Please retype the records below exactly as they appear, but leave out the pictures.

═════ Extracted information ═════

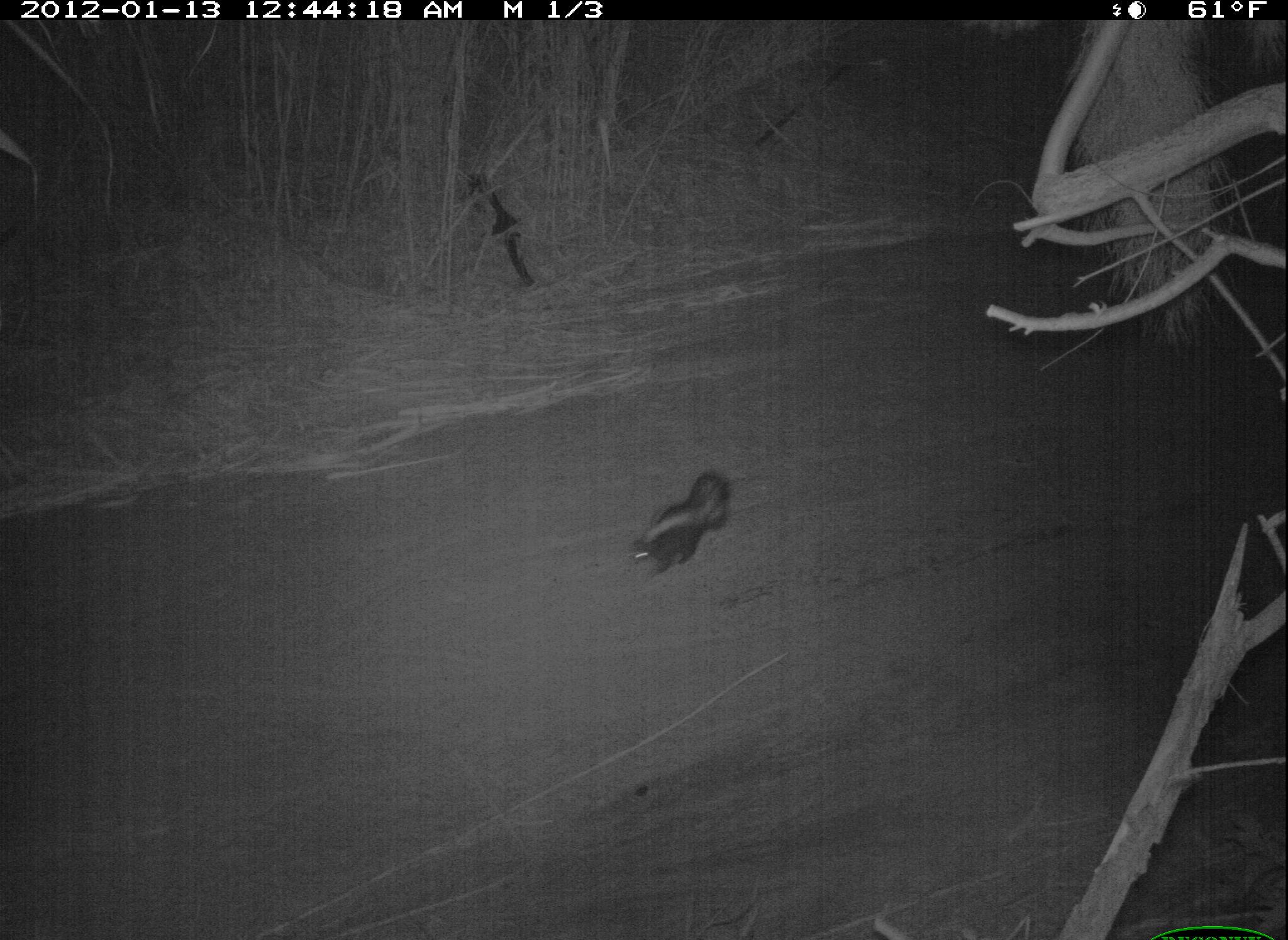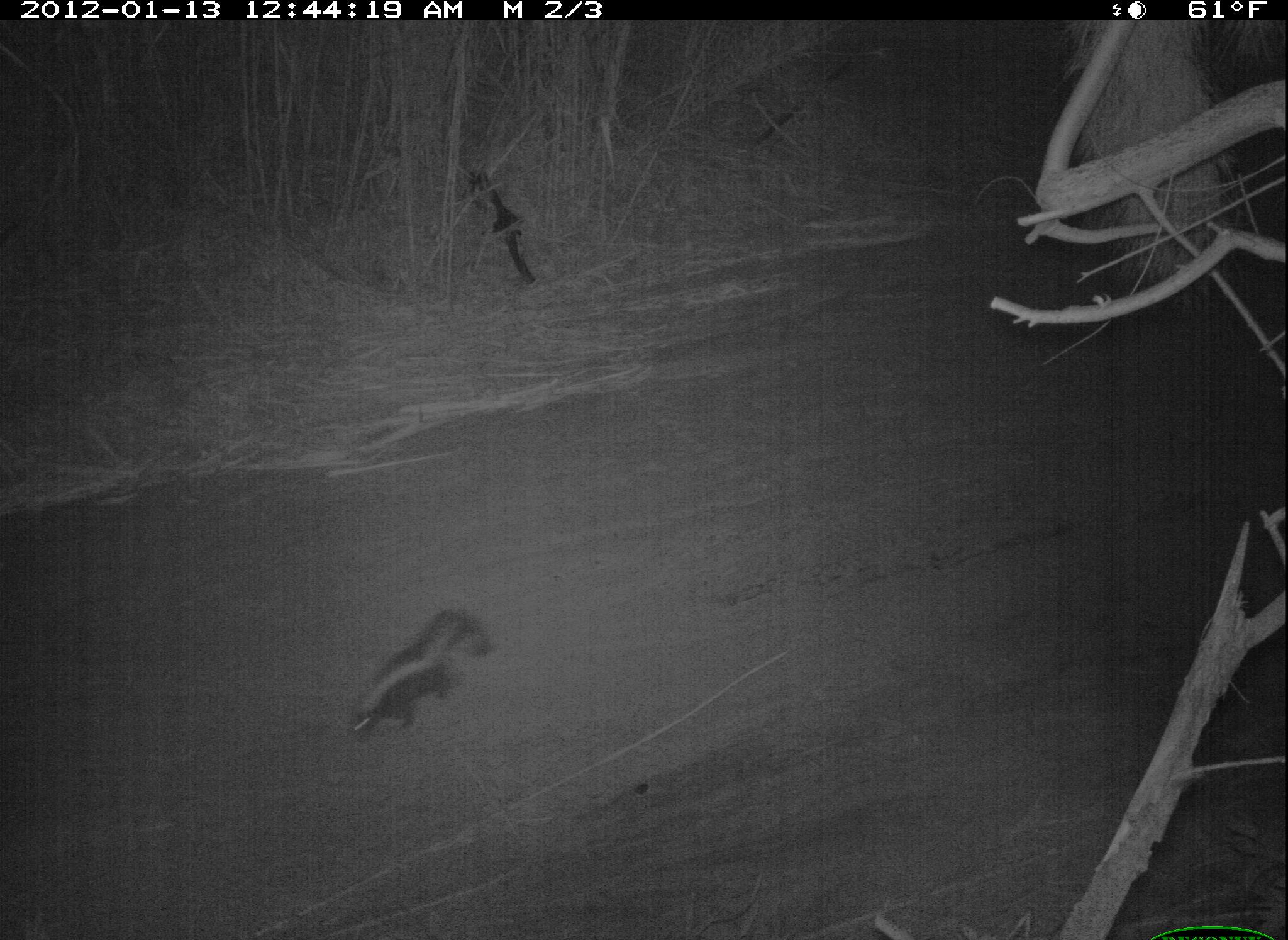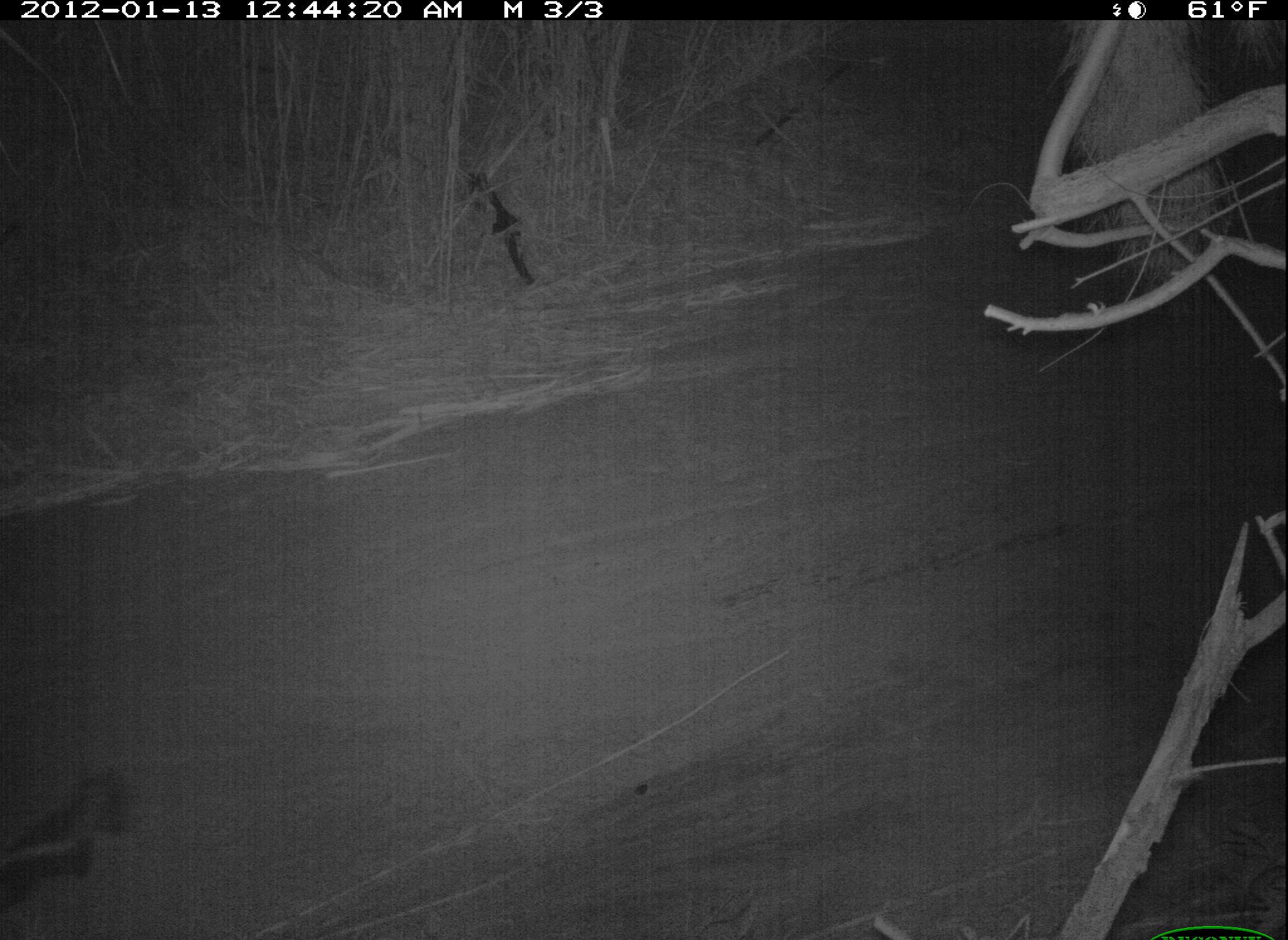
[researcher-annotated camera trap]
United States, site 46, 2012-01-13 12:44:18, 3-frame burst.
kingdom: Animalia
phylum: Chordata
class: Mammalia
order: Carnivora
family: Mephitidae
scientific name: Mephitidae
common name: skunk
Skunk (Mephitidae).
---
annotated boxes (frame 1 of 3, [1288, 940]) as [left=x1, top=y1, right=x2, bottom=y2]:
skunk: [left=607, top=453, right=762, bottom=594]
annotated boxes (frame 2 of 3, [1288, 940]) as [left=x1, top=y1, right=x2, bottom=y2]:
skunk: [left=330, top=601, right=504, bottom=751]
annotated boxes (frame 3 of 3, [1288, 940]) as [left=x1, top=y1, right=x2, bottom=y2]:
skunk: [left=3, top=754, right=142, bottom=921]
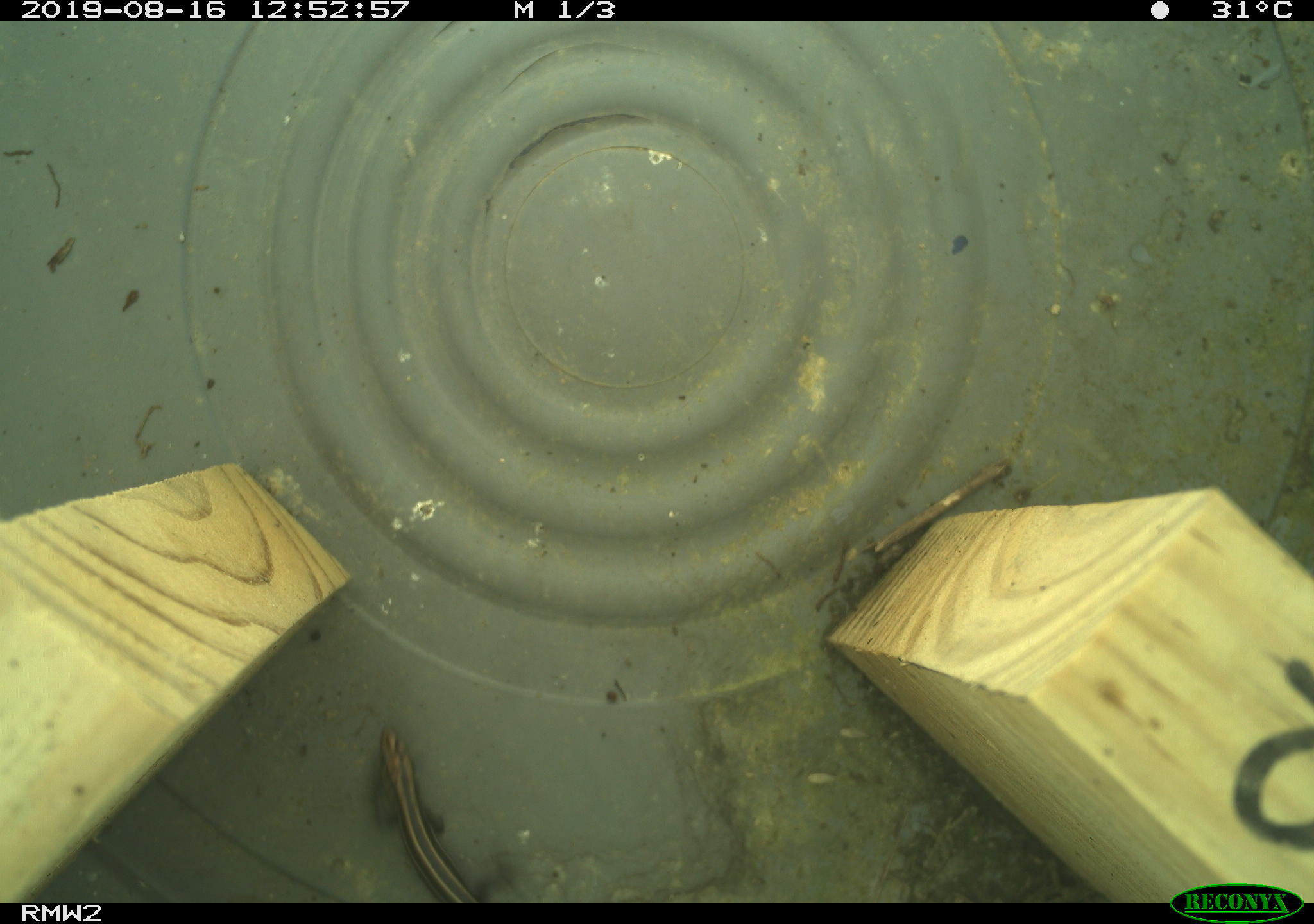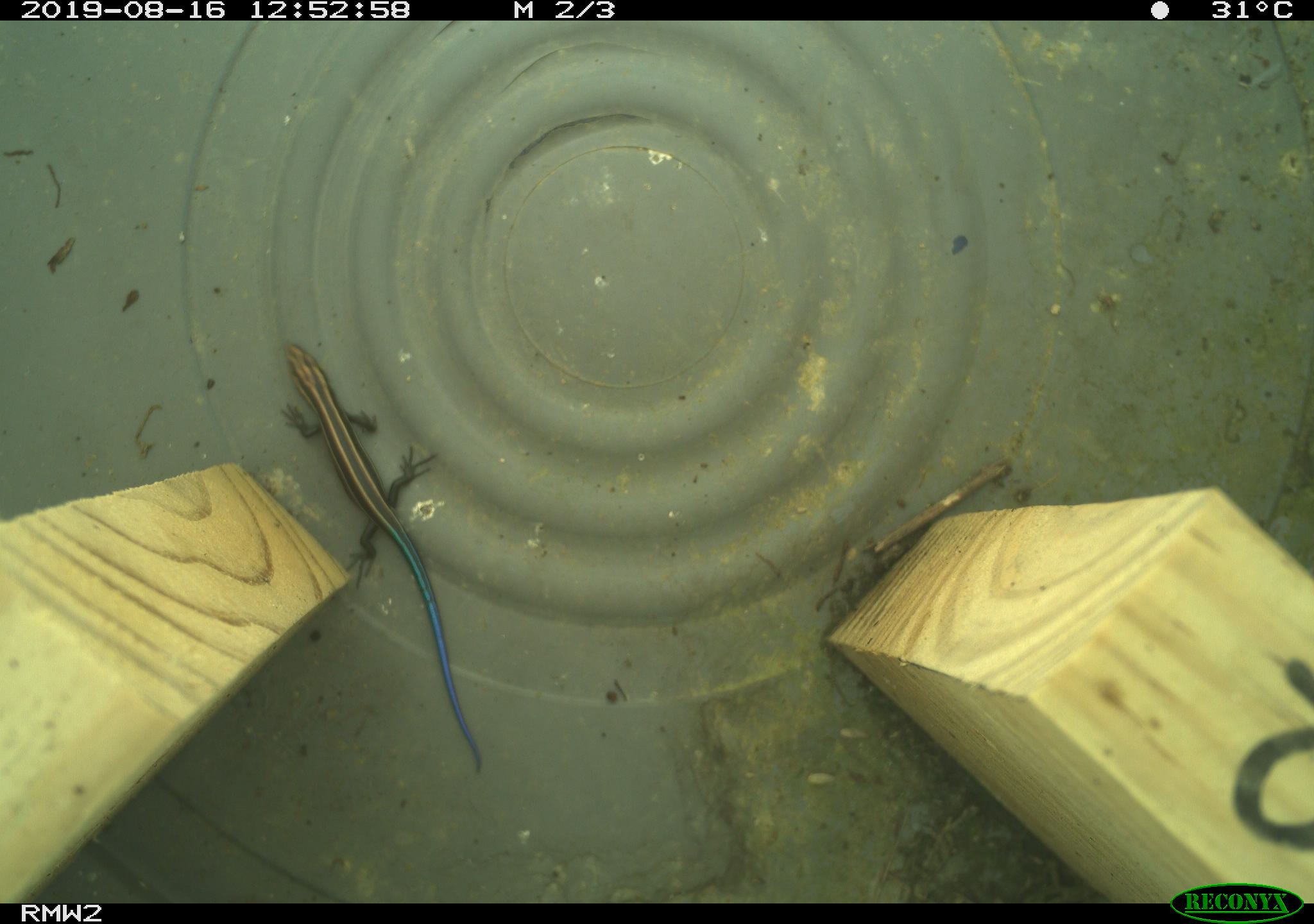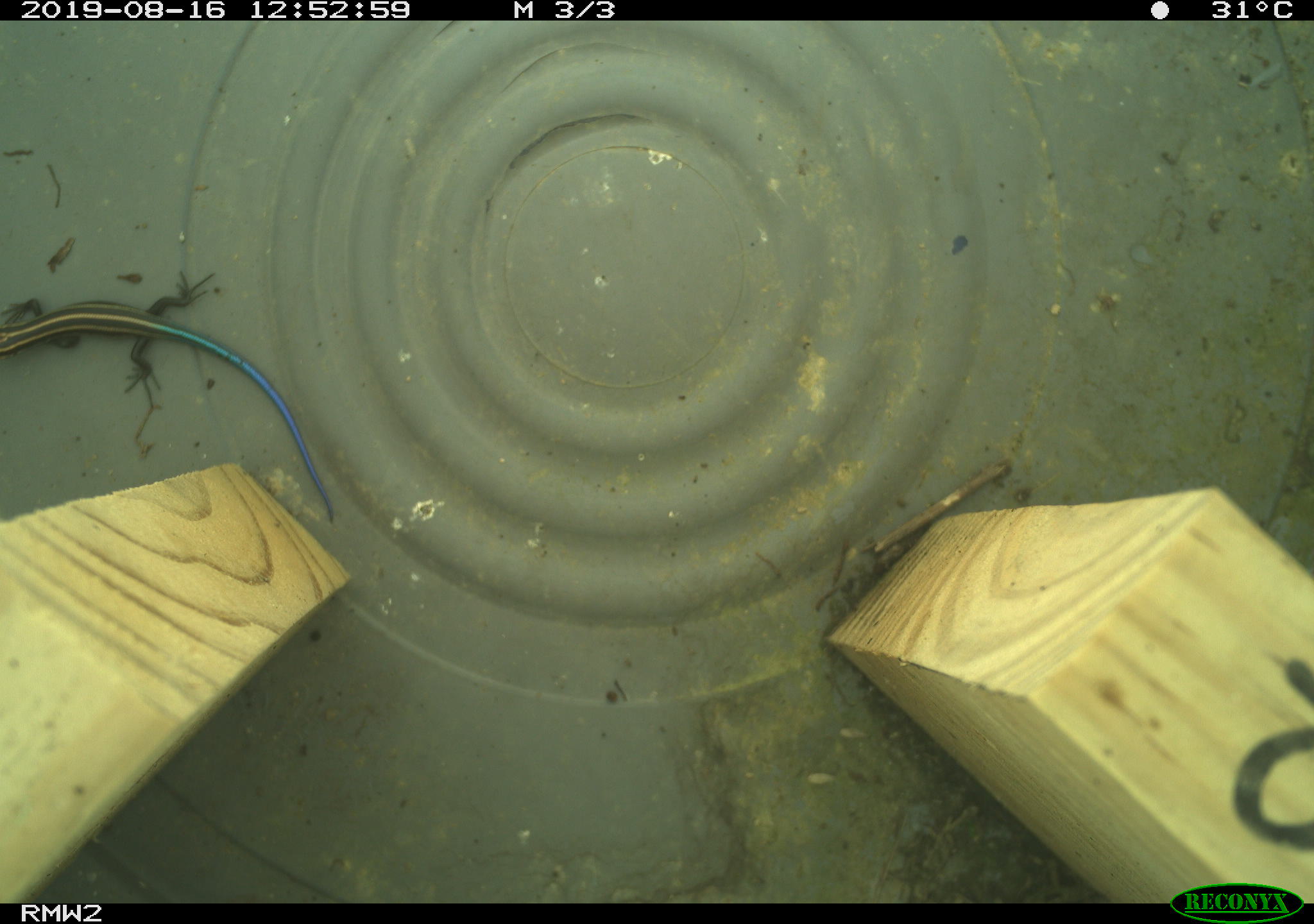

═════

**Solution to the problem:**
[researcher-annotated camera trap]
United States, site 46, 2012-01-13 12:44:18, 3-frame burst.
kingdom: Animalia
phylum: Chordata
class: Mammalia
order: Carnivora
family: Mephitidae
scientific name: Mephitidae
common name: skunk
Skunk (Mephitidae).
---
annotated boxes (frame 1 of 3, [1288, 940]) as [left=x1, top=y1, right=x2, bottom=y2]:
skunk: [left=607, top=453, right=762, bottom=594]
annotated boxes (frame 2 of 3, [1288, 940]) as [left=x1, top=y1, right=x2, bottom=y2]:
skunk: [left=330, top=601, right=504, bottom=751]
annotated boxes (frame 3 of 3, [1288, 940]) as [left=x1, top=y1, right=x2, bottom=y2]:
skunk: [left=3, top=754, right=142, bottom=921]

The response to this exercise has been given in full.